* **YOUR TASK**
Give again, character for character, the lines that lie between the first line of the material and the line with "USED 2019-06-27 Lansdowne", inclusive. Omit pictures.

* **TASK INPUTS**
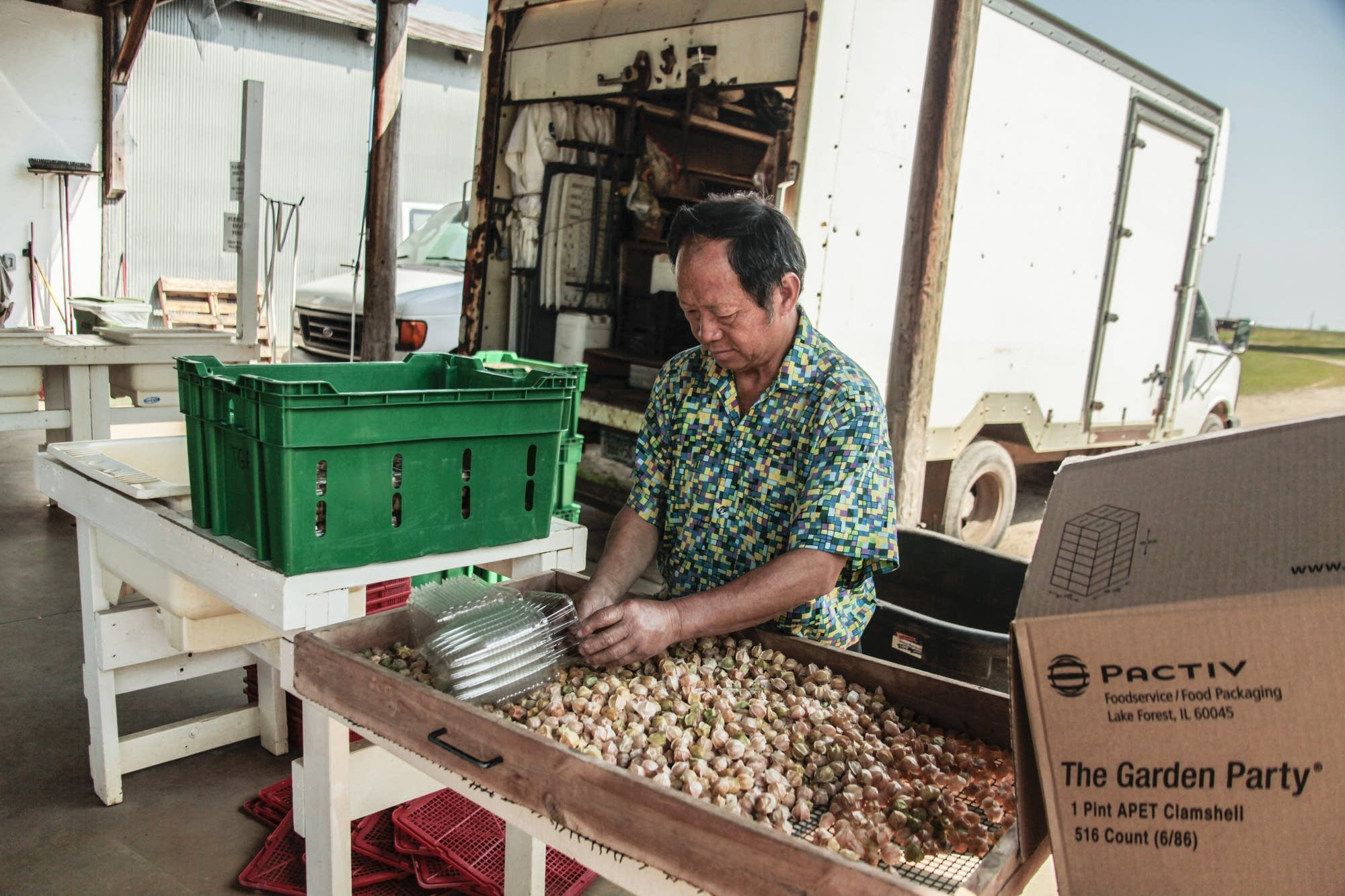 A man picks cherries to haul to local markets.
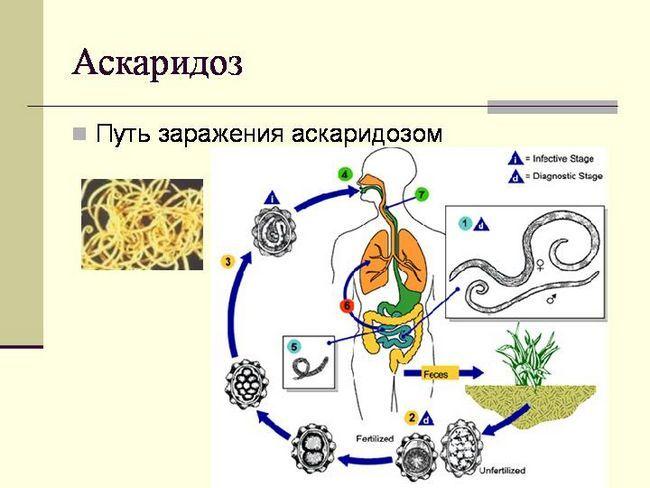 Возбудитель аскаридоза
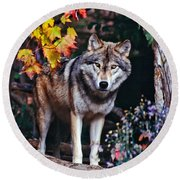 Young Timber Wolf Round Beach Towel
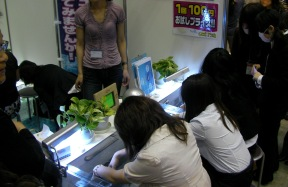 blog20110211-11.JPG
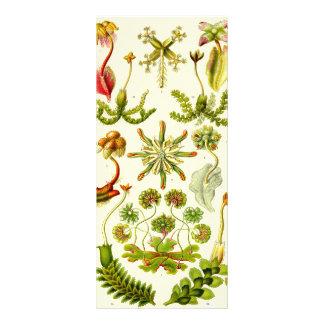 Ernst Haeckel Hepaticae Rack Card Template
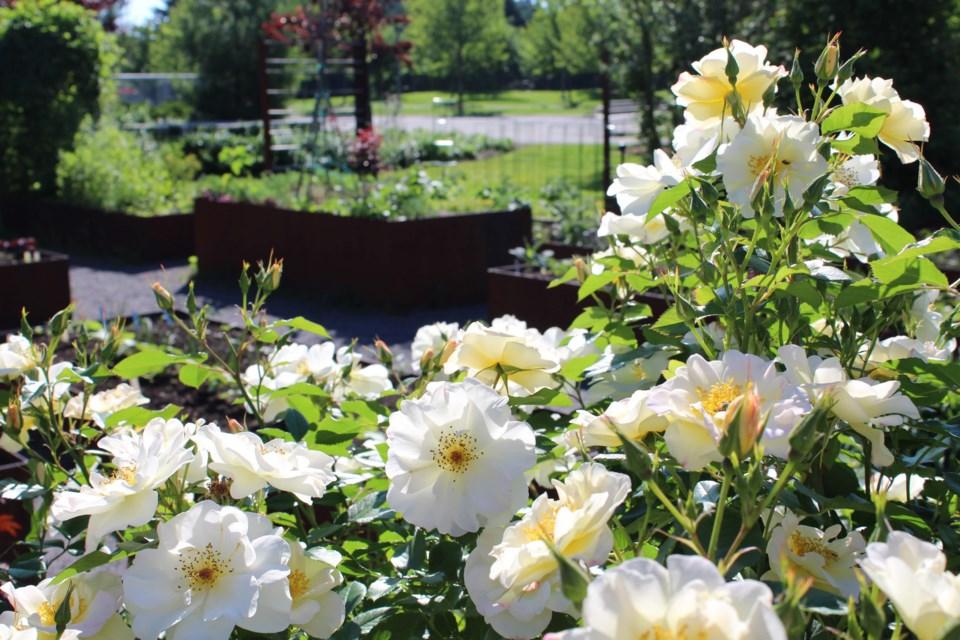 USED 2019-06-27 Lansdowne community garden MV1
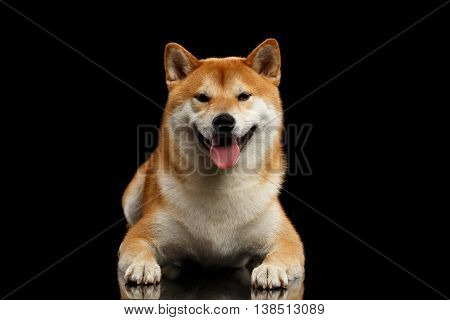 pedigreed Shiba inu Dog Lying and Smiling, Looks Curious on Isolated Black Background, Front view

* **EXERCISE OUTPUT**
 A man picks cherries to haul to local markets.
 Возбудитель аскаридоза
 Young Timber Wolf Round Beach Towel
 blog20110211-11.JPG
 Ernst Haeckel Hepaticae Rack Card Template
 USED 2019-06-27 Lansdowne community garden MV1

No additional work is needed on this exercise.